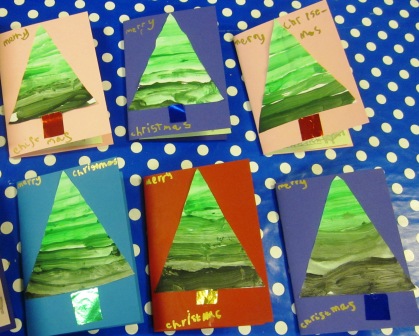 Christ Church School Christmas greetings from KS1
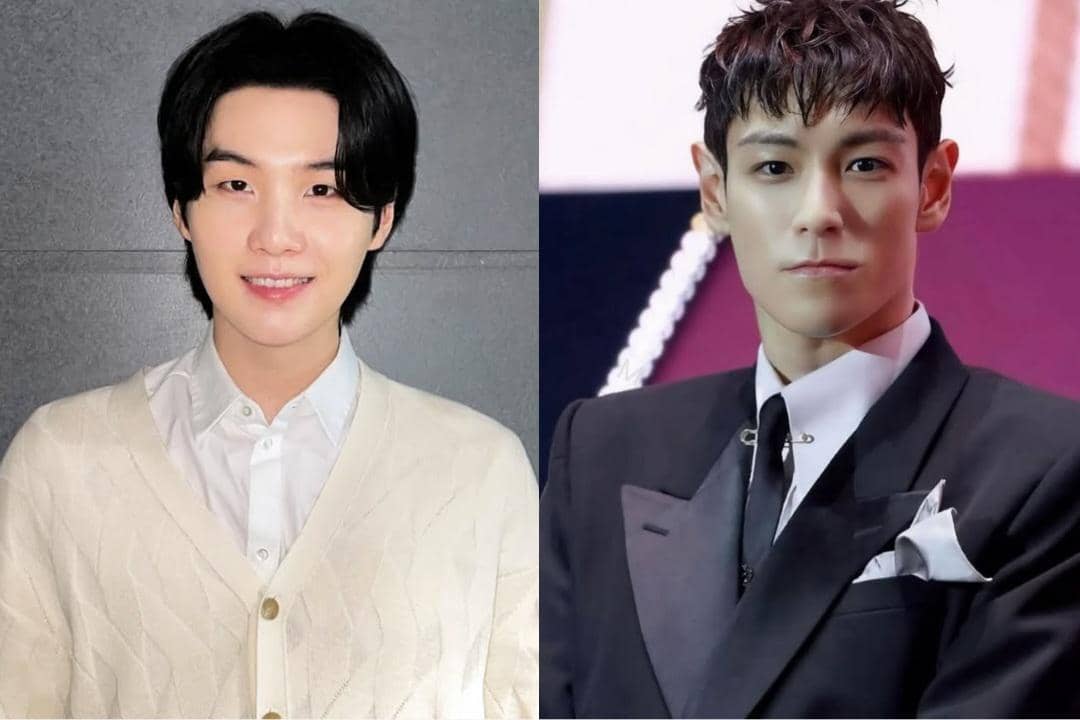 SUGA BTS dan T.O.P eks BIGBANG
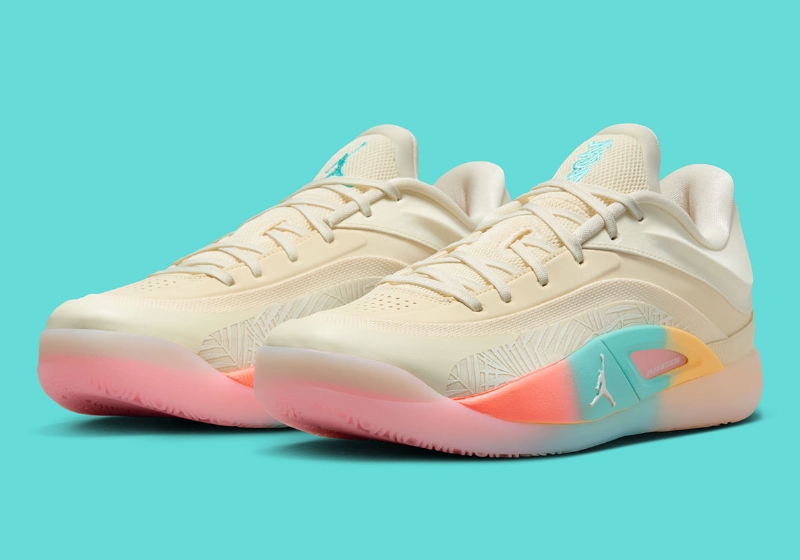 Jordan Zion 4 "Island Beach" Brings Summer Vibes To The Court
★ ★ ★ ★ ★ ★ ★
→ **What you should do**:
Where images occur in the data above, leave them out and repeat everything else exactly.

→ **Result of the exercise**:
 Christ Church School Christmas greetings from KS1
 SUGA BTS dan T.O.P eks BIGBANG
 Jordan Zion 4 "Island Beach" Brings Summer Vibes To The Court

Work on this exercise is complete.